Will it fit?or should i look for a different one!thanks


----------



## JMPC (Jan 15, 2011)

These are the dimensions with the fan attached:
120 x 80 x 159 mm (4.7 x 3.1 x 6.3 in)

I would suggest checking with a ruler to be sure it will fit.


----------



## Bill_Bright (Dec 17, 2004)

Did your CPU come packaged with an OEM cooler? If so, then why do you think you need an aftermarket cooler? Unless you are doing some extreme overclocking, OEM coolers work great, more than adequate to keep their CPUs cool, even with mild to moderate overclocking - in a properly cooled case. Remember, it is the case's responsibility to provide a sufficient supply of cool air flowing through the case. The CPU fan need only toss up the CPU's heat into that flow. And because OEM coolers are the only coolers warrantied to support the CPUs they come with, and because neither Intel or AMD want to replace their CPUs due to overheating, both makers provide excellent coolers with their CPUs. 

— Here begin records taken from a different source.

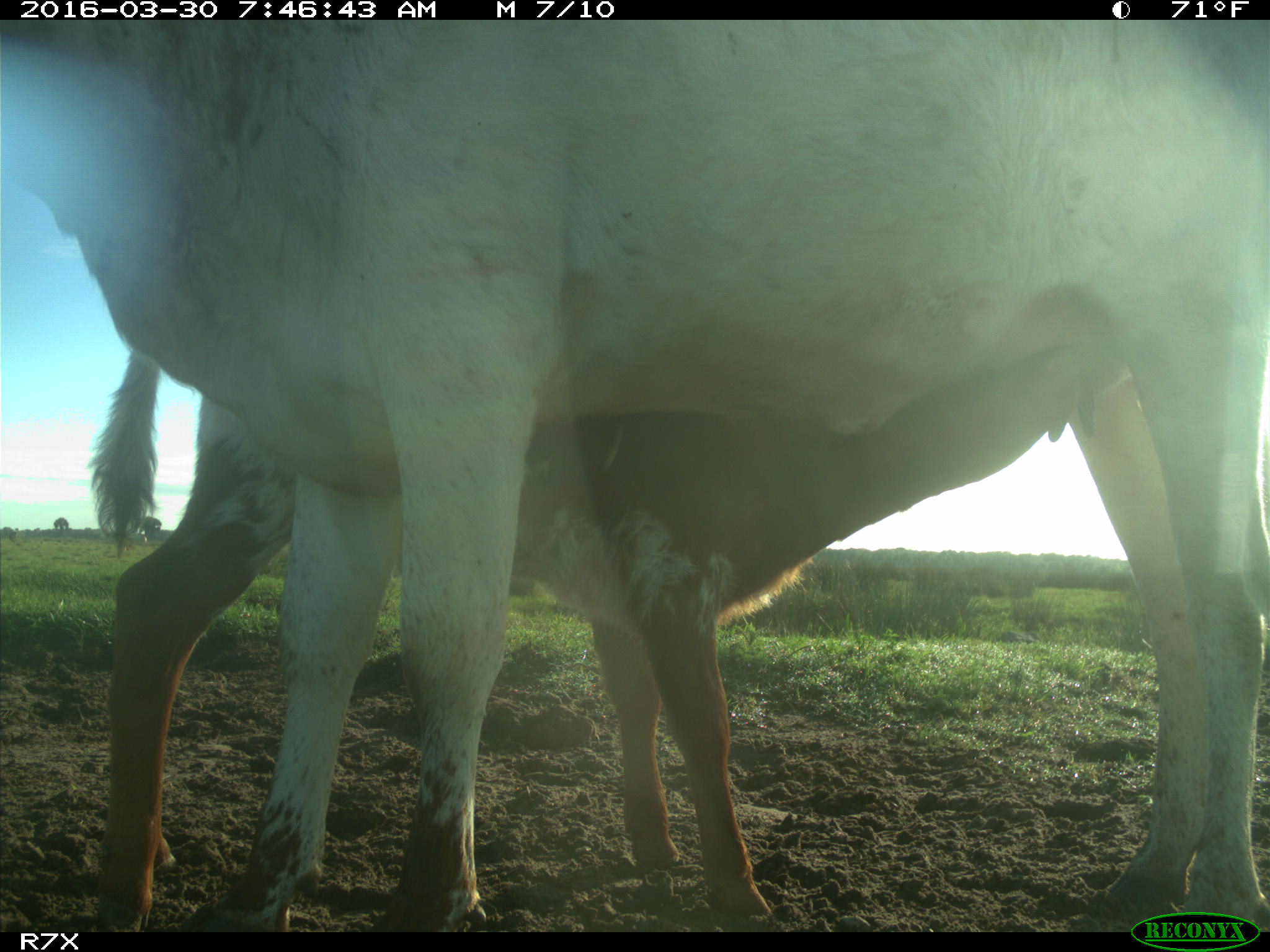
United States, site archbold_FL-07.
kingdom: Animalia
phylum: Chordata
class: Mammalia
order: Artiodactyla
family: Bovidae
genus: Bos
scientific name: Bos taurus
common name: domestic cow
Bos taurus (domestic cow).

OEM coolers that come with today's coolers are not the same, and do not deserve the bad reputation they got from OEM coolers from 10 years ago. They are much more efficient and much quieter than those of yesteryear. And unlike aftermarket coolers, they don't void your CPU warranty by using them!!!

True, you can find quieter coolers and if building a HTPC (home theater PC) a quieter (or totally silent) cooler may be desired. But unless you are maxing out CPU utilization much of the time, the OEM fan will not need to run full speed and so will remain quiet anyway - below the fan noise of the graphics card, PSU and case fans - all of which right next to, or mounted to the exterior of the case. 

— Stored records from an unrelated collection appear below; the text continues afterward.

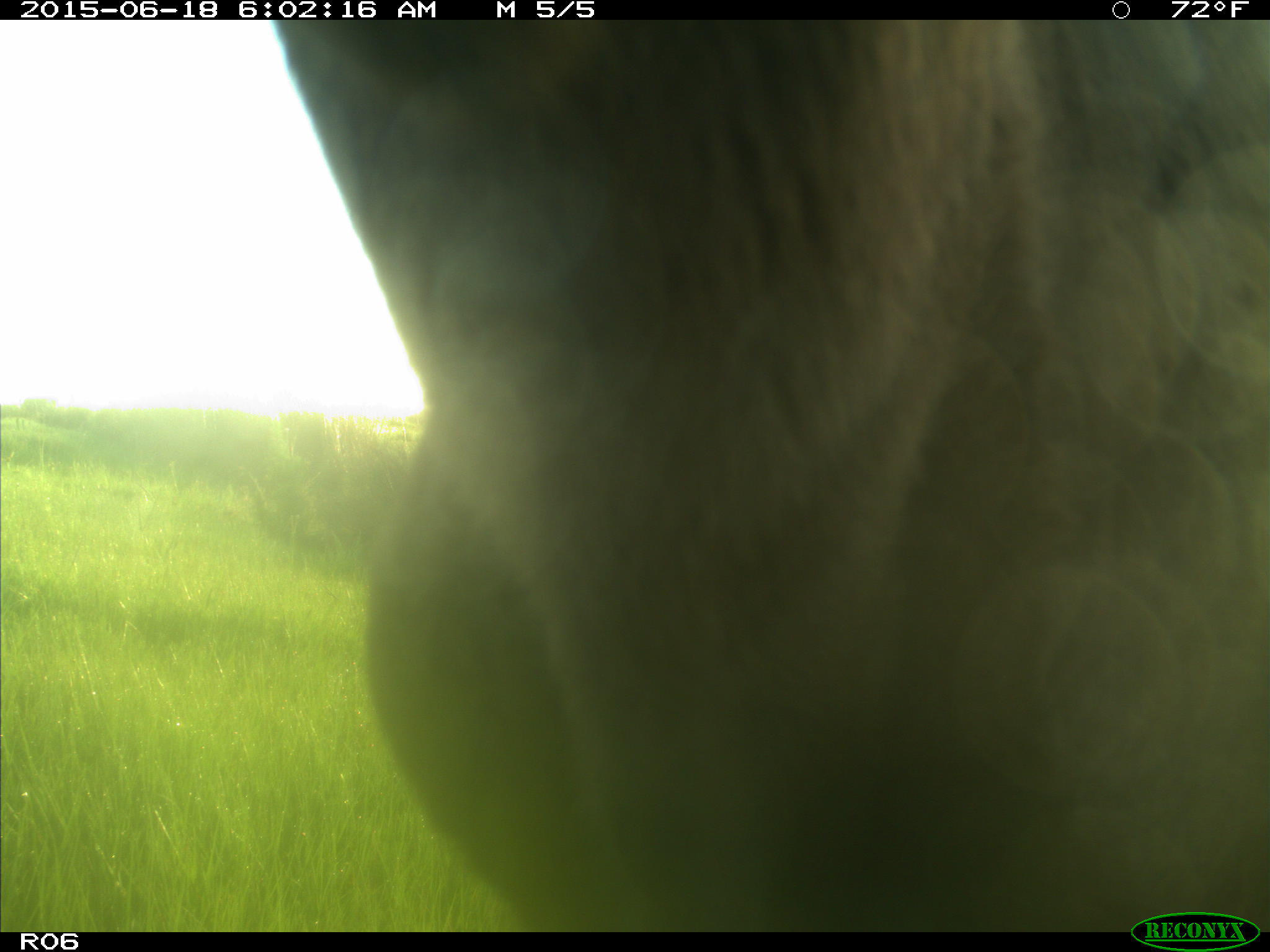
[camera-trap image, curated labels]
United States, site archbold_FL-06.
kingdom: Animalia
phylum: Chordata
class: Mammalia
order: Artiodactyla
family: Bovidae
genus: Bos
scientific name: Bos taurus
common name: domestic cow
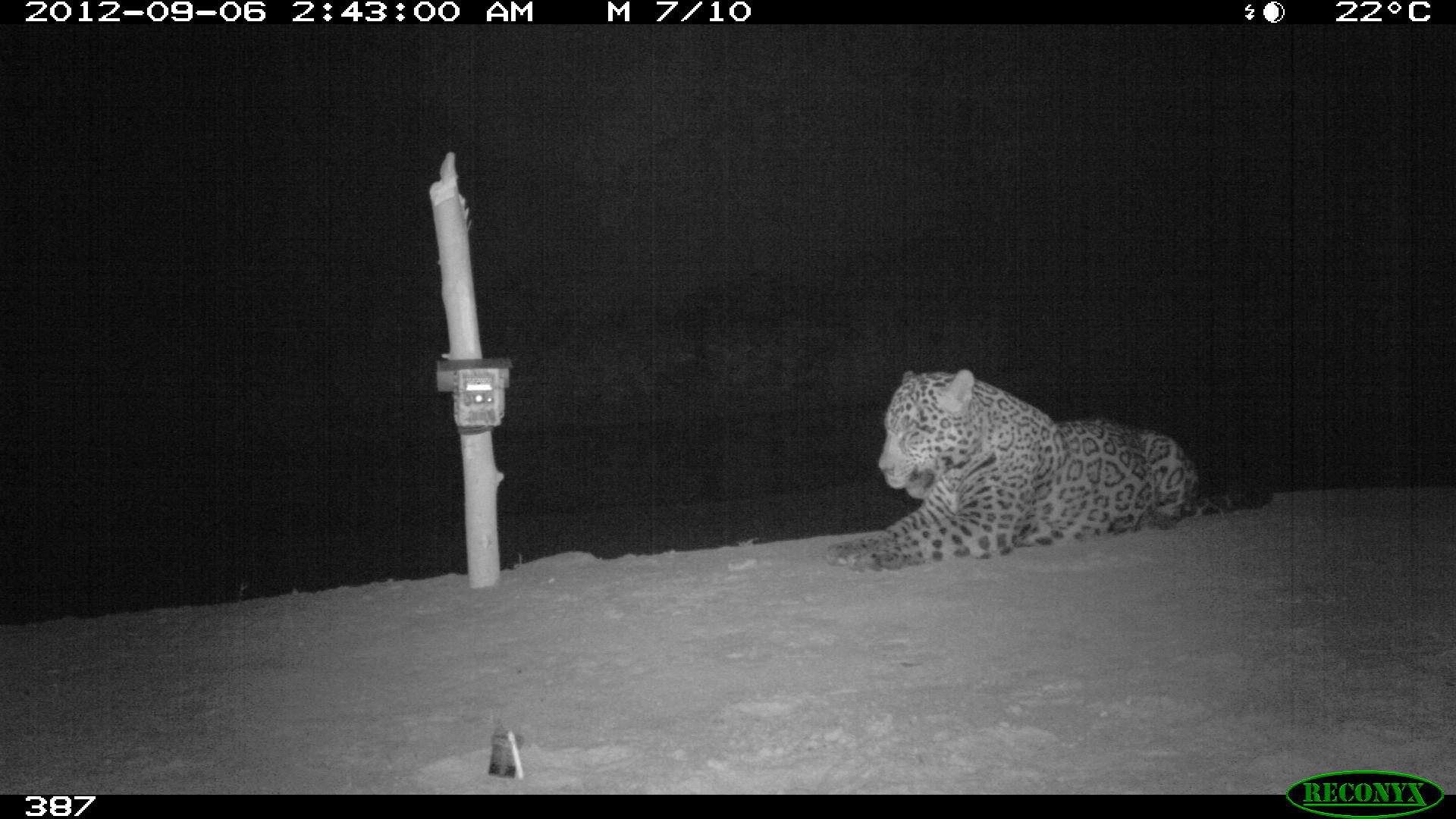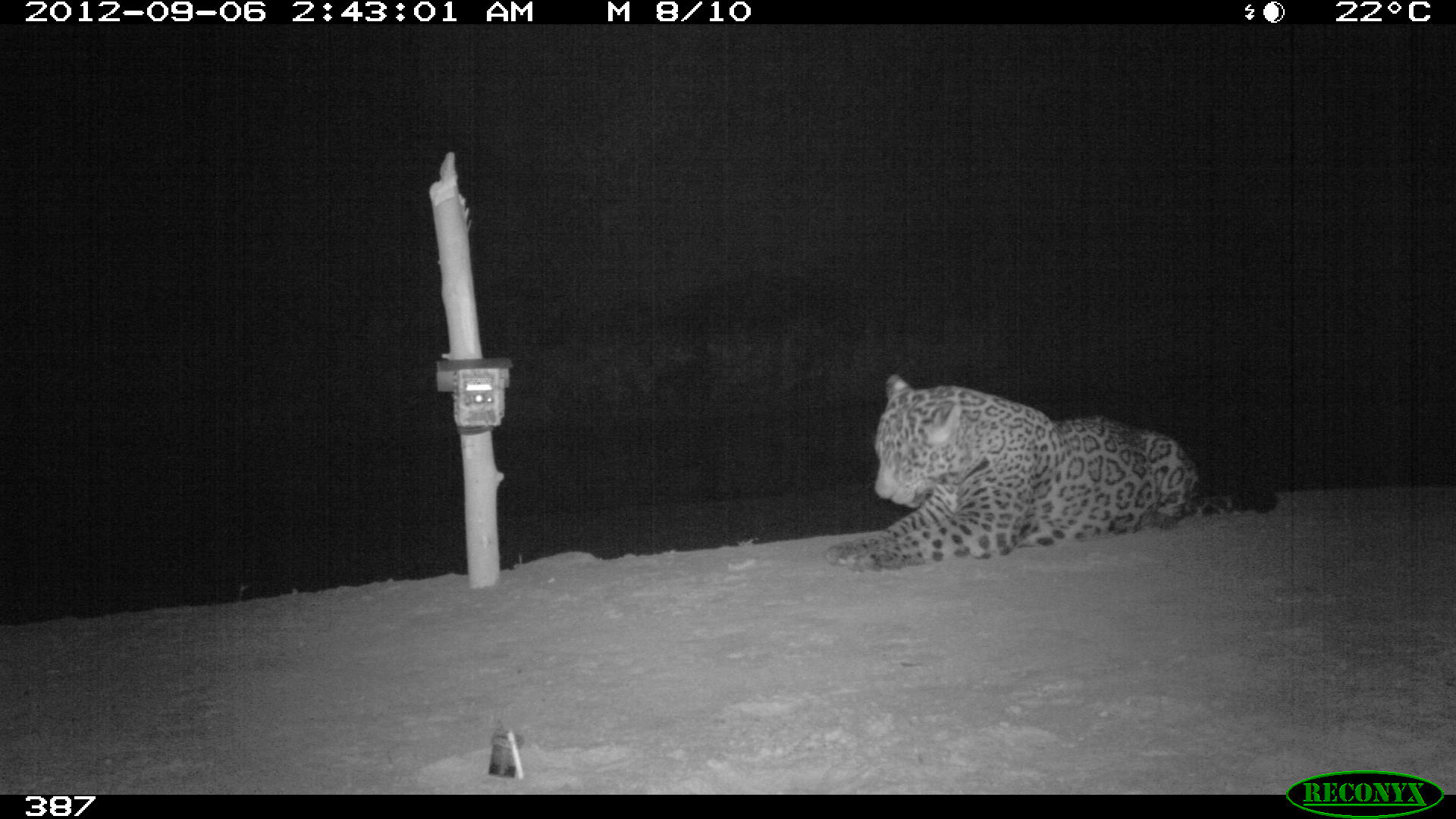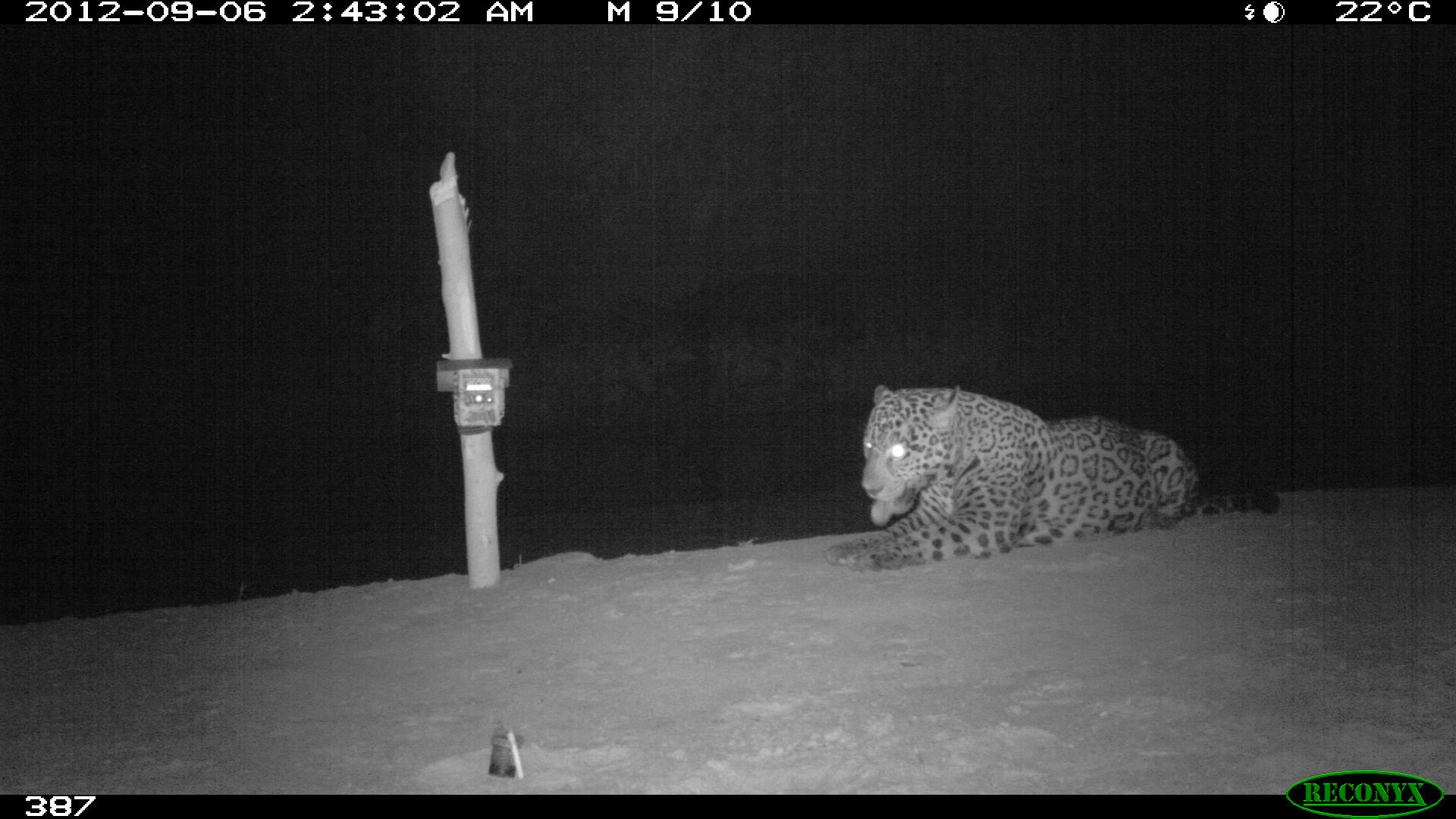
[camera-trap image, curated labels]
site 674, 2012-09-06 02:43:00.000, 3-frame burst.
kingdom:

And true, some aftermarket coolers can keep your CPU cooler, but cooler does not automatically mean better. If the CPU temperature is maintained comfortably within it "normal operating range", it's fine. That is, a CPU running at 30°C will NOT be any more stable, perform better, or have a longer life expectancy than a CPU running at 50°C. All the cooler temp gets you is bragging rights. 

You can see by the last line in my sig that I take heat in electronics seriously. By far, the biggest push for aftermarket coolers comes from the makers of aftermarket coolers. Not the hardware experts - the designers and engineers who make electronics, or the electronics technicians who maintain them.

I don't start to worry about CPU temps unless they sit above 60°C for more than few seconds. And even 60°C is just "warm". Note the TJunction spec for Intel's 4th generation i7s is 105°C!!!!

TJunction temp is the temperature threshold when the i7 will toggle down in speed to keep it from getting too hot. So 60°C might as well be a "polar plunge"! I just use 60°C because that is typically an indication for me to clean my air filters.

See:
How hot can my can my PC run before it is not safe anymore (you can skip the last minute).


----------



## gcavan (Aug 13, 2009)

> Will it fit?or should i look for a different one!thanks


Hyper 212 EVO dimensions: 120 x 80 x *159 mm* 
Aerocool Strike-X One (Without side fan)
Height limit for CPU coolers: *158mm* 

Obviously, the Hyper 212 EVO will not fit, even with at least one of the side fans removed from the case.


----------



## jimmaraaaas (Jan 11, 2015)

Bill_Bright said:


> Did your CPU come packaged with an OEM cooler? If so, then why do you think you need an aftermarket cooler? Unless you are doing some extreme overclocking, OEM coolers work great, more than adequate to keep their CPUs cool, even with mild to moderate overclocking - in a properly cooled case. Remember, it is the case's responsibility to provide a sufficient supply of cool air flowing through the case. The CPU fan need only toss up the CPU's heat into that flow. And because OEM coolers are the only coolers warrantied to support the CPUs they come with, and because neither Intel or AMD want to replace their CPUs due to overheating, both makers provide excellent coolers with their CPUs.
> 
> OEM coolers that come with today's coolers are not the same, and do not deserve the bad reputation they got from OEM coolers from 10 years ago. They are much more efficient and much quieter than those of yesteryear. And unlike aftermarket coolers, they don't void your CPU warranty by using them!!!
> 
> ...


Thanks for you big answer...
No im not planning on overclocking the fx6300 (at least for now), but ive heard kinda rumours that amd are toasters at intense gaming, as im planning...you think i will be good with just the stock cooler?without any overclocks...
havent thought about this possibility to be honest, i was considering a new cooler always as "must do" thing when building a new pc..
but you know, if i can succeed better temps with a couple more fans, that would be a nice vfm choice...


----------



## Bill_Bright (Dec 17, 2004)

> but ive heard kinda rumours that amd are toasters at intense gaming, as im planning...you think i will be good with just the stock cooler?without any overclocks...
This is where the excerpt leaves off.